Nos países em que o pensamento autoritário se instaura sem maiores dificuldades, nos quais o conhecimento e a ciência são demonizados enquanto a violência é sacralizada, as mortes causadas pelo covid-19 são tratadas como positividades (da mesma maneira que a eugenia era tratada como uma positividade pelos nazistas no século passado). Nos cálculos de interesse levados a cabo pelos “técnicos” desses países, em que a morte e a violência estrutural produzida pelo funcionamento “normal” do capitalismo são naturalizadas e percebidas como inevitáveis, as mortes em razão da pandemia viral serão consideradas “ganhos” equivalentes aos que seriam obtidos com a destruição dos sistemas de proteção trabalhista e previdenciário. Assim, o Estado, utilizado como um instrumento a serviço dos detentores do poder econômico, funcionou e continuará a funcionar como uma agência indutora de mortes (que vão se somar ao projeto genocida dos indesejáveis em curso há muitos anos), dando concretude ao objetivo de controlar e neutralizar os indesejáveis aos olhos dos detentores do poder econômico.

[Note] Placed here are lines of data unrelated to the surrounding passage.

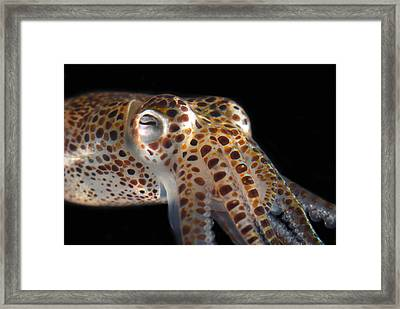 Close Up Of A Dwarf Cuttlefish, Sepiola Framed Print by Darlyne A. Murawski
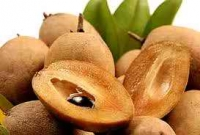 Sapota fruit will fight against cancer
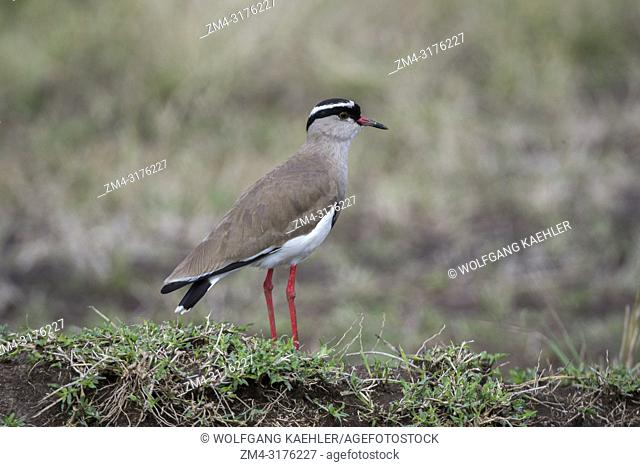 A crowned lapwing (Vanellus coronatus), or crowned plover in the grasslands of the Masai Mara National Reserve in Kenya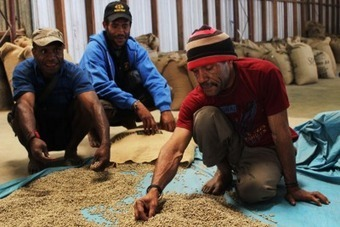 Papua New Guinea: Boosting Production of Some of the World's Best Coffee | Coffee News | Scoop.it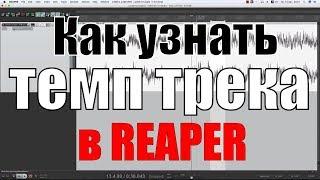 Как узнать темп (bpm) трека в рипере (Cockos Reaper)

Essa lógica, o aprofundamento do pensamento autoritário e o aumento de práticas flagrantemente antidemocráticas, não desaparecerá no mundo pós-pandemia. Ao contrário, o medo de novas pandemias (transformado em medo do outro) reatualizará o paradigma imunológico¹, justificando o uso do poder, sem limites rígidos, por uma agência estatal (em especial, da violência) para conter a população com a desculpa da luta contra o vírus.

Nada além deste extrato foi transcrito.